2.5.2. Analyser les effets de la relation d’enquête

Analyser les effets que la relation d’enquête produit sur les discours constitue une des façons de garantir les conditions de validité des résultats.

Pierre Bourdieu dénonce l’idée d’une connaissance pure et considère la question de la neutralité, de la non-directivité dans le cadre d’un entretien comme une illusion. Toute relation d’enquête en tant qu’elle est aussi une relation sociale implique des distorsions, des déséquilibres qui produisent des effets sur les résultats obtenus. Il s’agit donc d’identifier et de maîtriser, pendant l’entretien comme au moment de l’analyse des discours, les effets que produit la structure sociale qui se dissimule derrière la rencontre entre un enquêteur et un enquêté. Il est donc essentiel d’essayer «‘de porter au jour la représentation que l’enquêté se fait de la situation, de l’enquête en général, de la relation particulière dans laquelle elle s’instaure, des fins qu’elle poursuit, et d’expliciter les raisons qui le poussent à accepter d’entrer dans l’échange. C’est en effet à condition de mesurer l’ampleur et la nature du décalage entre l’objet de l’enquête tel qu’il est perçu et interprété par l’enquêté et l’objet que l’enquêteur lui assigne, que celui-ci peut essayer de réduire les distorsions qui en résultent, ou, du moins, de comprendre ce qui peut-être dit et ce qui ne le peut pas, les censures qui empêchent de dire certaines choses et les incitations qui encouragent à en accentuer d’autres’» 148 .

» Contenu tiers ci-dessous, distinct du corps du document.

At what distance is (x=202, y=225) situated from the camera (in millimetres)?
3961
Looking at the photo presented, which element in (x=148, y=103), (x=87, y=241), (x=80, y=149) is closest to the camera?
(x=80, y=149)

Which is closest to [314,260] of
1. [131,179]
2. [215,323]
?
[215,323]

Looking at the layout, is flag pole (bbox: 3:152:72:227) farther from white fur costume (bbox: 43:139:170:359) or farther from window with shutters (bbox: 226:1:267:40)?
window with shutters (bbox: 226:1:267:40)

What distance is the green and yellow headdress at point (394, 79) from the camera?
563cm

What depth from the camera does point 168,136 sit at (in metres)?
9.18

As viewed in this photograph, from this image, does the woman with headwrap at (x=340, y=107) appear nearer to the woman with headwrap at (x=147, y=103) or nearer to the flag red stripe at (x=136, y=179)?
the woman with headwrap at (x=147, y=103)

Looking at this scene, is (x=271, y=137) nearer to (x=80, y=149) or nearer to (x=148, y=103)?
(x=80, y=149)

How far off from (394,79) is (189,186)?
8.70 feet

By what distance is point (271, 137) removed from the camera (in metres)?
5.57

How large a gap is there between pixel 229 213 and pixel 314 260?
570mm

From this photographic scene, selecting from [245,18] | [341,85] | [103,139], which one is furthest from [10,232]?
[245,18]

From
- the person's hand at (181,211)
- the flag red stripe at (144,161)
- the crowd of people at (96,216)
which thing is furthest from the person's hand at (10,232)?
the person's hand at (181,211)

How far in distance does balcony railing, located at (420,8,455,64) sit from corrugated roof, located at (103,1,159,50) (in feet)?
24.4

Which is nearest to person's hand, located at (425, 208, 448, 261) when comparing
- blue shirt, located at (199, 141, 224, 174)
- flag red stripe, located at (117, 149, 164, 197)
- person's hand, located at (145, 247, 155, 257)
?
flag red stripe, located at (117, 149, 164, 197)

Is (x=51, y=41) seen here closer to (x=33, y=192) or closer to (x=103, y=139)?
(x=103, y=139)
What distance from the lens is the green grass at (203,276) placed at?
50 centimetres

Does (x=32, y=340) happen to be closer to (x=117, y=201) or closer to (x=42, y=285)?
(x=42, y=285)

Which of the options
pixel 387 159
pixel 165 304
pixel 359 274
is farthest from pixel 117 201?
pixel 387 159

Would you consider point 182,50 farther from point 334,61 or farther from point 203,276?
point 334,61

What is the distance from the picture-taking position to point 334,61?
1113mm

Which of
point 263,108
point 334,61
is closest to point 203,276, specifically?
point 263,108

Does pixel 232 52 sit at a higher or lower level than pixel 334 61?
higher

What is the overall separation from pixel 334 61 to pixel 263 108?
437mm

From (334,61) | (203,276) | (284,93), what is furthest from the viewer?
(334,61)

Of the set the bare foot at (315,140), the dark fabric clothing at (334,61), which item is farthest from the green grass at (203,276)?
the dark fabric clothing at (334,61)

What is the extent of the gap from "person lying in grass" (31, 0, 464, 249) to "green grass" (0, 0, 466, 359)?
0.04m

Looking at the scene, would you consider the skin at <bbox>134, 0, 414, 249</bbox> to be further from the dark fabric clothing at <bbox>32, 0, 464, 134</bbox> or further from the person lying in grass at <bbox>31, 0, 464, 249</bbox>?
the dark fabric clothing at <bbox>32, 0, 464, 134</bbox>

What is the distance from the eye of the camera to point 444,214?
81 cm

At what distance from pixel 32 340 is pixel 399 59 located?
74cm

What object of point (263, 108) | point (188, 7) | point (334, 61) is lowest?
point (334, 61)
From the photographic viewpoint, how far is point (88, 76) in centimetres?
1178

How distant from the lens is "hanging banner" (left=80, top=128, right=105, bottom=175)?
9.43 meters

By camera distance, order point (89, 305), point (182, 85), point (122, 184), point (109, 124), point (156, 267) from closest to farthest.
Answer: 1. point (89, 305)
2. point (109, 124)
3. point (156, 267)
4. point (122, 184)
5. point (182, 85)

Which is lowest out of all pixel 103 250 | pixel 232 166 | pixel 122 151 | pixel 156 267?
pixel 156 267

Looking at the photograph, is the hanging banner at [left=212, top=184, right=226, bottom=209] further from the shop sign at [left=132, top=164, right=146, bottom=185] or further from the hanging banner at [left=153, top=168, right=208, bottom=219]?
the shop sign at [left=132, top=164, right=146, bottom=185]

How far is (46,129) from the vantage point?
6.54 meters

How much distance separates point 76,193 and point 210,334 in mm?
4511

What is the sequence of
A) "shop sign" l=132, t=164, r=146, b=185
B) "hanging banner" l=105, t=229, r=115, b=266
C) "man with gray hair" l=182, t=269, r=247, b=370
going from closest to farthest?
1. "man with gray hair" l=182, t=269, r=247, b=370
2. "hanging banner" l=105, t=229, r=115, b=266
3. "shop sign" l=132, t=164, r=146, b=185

Lorsque j’interrogeais des actifs, la relation d’enquête représentait la rencontre entre une étudiante et un individu non-étudiant. Dès le début de la recherche, je m’aperçus que les relations entre étudiants et actifs étaient plus ou moins conflictuelles. Actualisant en quelque sorte la configuration relationnelle qui était objet de l’analyse, il apparaissait indispensable de réfléchir sur les effets que pouvaient produire la relation d’enquête sur les discours des actifs. L’exigence était également d’assurer les actifs de la neutralité de ma position, comme de réduire la distance sociale qui existait entre eux et moi. Il s’agissait d’inviter les actifs à parler ‘‘librement’’ sans pour autant nier les enjeux qui se dissimulaient de fait derrière cette rencontre. Il était particulièrement important qu’ils n’aient pas le sentiment d’être jugés. La connaissance progressive de la configuration des relations entre actifs et étudiants, m’a permis de mieux saisir et gérer, au fur et à mesure de l’enquête et dans la conduite même de l’entretien, les effets comme les enjeux de la situation d’interview. L’enjeu était autre en ce qui concerne les étudiants : il s’agissait plutôt de cerner les effets d’une familiarité de position. Il était nécessaire dans les deux cas, d’identifier les informations susceptibles d’être omises ou au contraire mises en avant, ainsi que l’image d’eux-mêmes que les habitants avaient intérêt à m’imposer du fait de la particularité de la relation d’enquête 149 .

Afin de mieux analyser les effets de la situation d’enquête, j’écrivais sur mon journal de terrain ce qui avait été dit par les enquêtés lors du premier contact téléphonique, comme mes premières impressions ou analyses concernant l’entretien. Je précisais notamment la façon dont il s’était déroulé, ce qui avait été dit hors enregistrement, les sentiments et impressions que j’avais pu ressentir, les commentaires ou questions de l’enquêté concernant la recherche, etc.

Notes
148.

BOURDIEU, 1993, p. 905.

149.

Les effets de la situation d’enquête ainsi que ses enjeux seront exposés au fil de la présentation des résultats de la recherche.